The General Telecommunications Act, like other telecommunications legislation in force in the past, grants operators the right to occupy private property and the public domain.
The case of the occupation of the private property is restricted to when it is strictly necessary for the installation of the network to the extent provided in the technical project presented and provided that there are no other technically or economically viable alternatives. This occupation can be carried out through forced expropriation or through the declaration of forced servitude of passage for the installation of infrastructure of public electronic communications networks. In these cases, the operators would have the status of beneficiaries in the files that are processed, in accordance with the provisions of the legislation on forced expropriation. Therefore, in extreme cases and when there are no other options, an operator could request the opening of such a file to the General Secretariat of Telecommunications and Information Technologies to carry out the installation of such infrastructure.
Therefore, when dealing with the expropriation procedure, as a tool reserved only for very specific situations, its application does not in any case have the character of daily life.

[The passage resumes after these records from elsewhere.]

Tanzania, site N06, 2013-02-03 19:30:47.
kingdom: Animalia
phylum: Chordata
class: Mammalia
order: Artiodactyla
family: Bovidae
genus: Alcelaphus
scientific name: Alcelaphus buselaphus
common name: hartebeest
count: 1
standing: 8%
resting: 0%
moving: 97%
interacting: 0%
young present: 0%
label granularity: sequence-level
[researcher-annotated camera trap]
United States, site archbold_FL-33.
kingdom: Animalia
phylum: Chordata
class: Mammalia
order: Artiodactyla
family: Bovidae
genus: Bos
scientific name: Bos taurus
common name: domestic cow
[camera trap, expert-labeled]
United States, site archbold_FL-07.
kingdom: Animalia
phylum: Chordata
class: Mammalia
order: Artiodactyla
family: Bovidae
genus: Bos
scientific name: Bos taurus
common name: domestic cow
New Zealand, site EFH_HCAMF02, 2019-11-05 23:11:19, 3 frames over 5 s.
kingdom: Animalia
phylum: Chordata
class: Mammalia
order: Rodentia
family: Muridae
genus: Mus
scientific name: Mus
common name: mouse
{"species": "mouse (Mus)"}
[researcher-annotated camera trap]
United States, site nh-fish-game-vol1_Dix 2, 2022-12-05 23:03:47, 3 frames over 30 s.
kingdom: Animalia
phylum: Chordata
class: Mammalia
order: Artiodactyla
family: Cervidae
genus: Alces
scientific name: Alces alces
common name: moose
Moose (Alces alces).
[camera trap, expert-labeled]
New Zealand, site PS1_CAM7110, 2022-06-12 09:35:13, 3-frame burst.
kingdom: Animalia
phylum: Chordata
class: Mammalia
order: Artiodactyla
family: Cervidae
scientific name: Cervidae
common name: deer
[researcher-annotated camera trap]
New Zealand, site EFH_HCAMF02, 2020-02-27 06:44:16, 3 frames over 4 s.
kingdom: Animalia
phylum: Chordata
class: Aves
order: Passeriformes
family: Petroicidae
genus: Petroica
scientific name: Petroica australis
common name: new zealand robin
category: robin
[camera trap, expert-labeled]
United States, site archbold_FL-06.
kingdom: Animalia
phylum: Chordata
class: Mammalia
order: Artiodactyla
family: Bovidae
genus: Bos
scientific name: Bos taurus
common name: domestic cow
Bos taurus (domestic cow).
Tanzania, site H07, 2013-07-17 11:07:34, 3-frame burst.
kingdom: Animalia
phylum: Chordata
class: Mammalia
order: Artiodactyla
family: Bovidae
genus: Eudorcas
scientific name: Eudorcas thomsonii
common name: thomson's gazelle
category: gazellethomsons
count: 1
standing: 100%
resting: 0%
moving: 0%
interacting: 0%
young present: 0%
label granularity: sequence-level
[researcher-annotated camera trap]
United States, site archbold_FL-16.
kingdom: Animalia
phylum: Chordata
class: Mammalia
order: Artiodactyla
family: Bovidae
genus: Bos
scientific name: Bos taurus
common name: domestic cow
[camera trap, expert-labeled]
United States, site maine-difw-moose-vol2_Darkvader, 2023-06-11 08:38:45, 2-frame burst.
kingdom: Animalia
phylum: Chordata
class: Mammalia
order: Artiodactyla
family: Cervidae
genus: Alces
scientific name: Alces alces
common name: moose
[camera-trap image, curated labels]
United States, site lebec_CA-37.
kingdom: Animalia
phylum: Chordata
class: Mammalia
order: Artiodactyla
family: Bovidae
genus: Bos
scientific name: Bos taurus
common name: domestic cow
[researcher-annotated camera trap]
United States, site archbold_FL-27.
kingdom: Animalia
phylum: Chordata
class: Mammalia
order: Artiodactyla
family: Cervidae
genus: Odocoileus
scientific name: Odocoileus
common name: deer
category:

The most widespread procedure for the occupation of private property is the search for agreements with the owners of the farms and properties that the operators intend to use. If they cannot reach agreements in a property, they look for other properties, before starting an administrative procedure of expropriation or servitude, regulated by the Law of Forced Expropriation, which is significantly prolonged in time, has a cumbersome procedure and, in addition, carries a series of associated costs for the operator, and in which it is necessary to clearly and forcefully justify first and foremost, the need and unfeasibility of any other alternative, and subsequently, to process the special administrative procedure, mentioned above, according to the legislation of forced expropriation with the formal and guarantee requirements in which it is substantiated.
As regards the right to occupy the public domain, operators shall have the right to occupy the public domain insofar as this is necessary for the establishment of a public electronic communications network, under neutral, objective, transparent, equitable and non-discriminatory conditions, without in any case the holders of the public domain being able to establish any preferential or exclusive right of access or occupation of that public domain for the benefit of a particular operator or of a particular electronic communications network.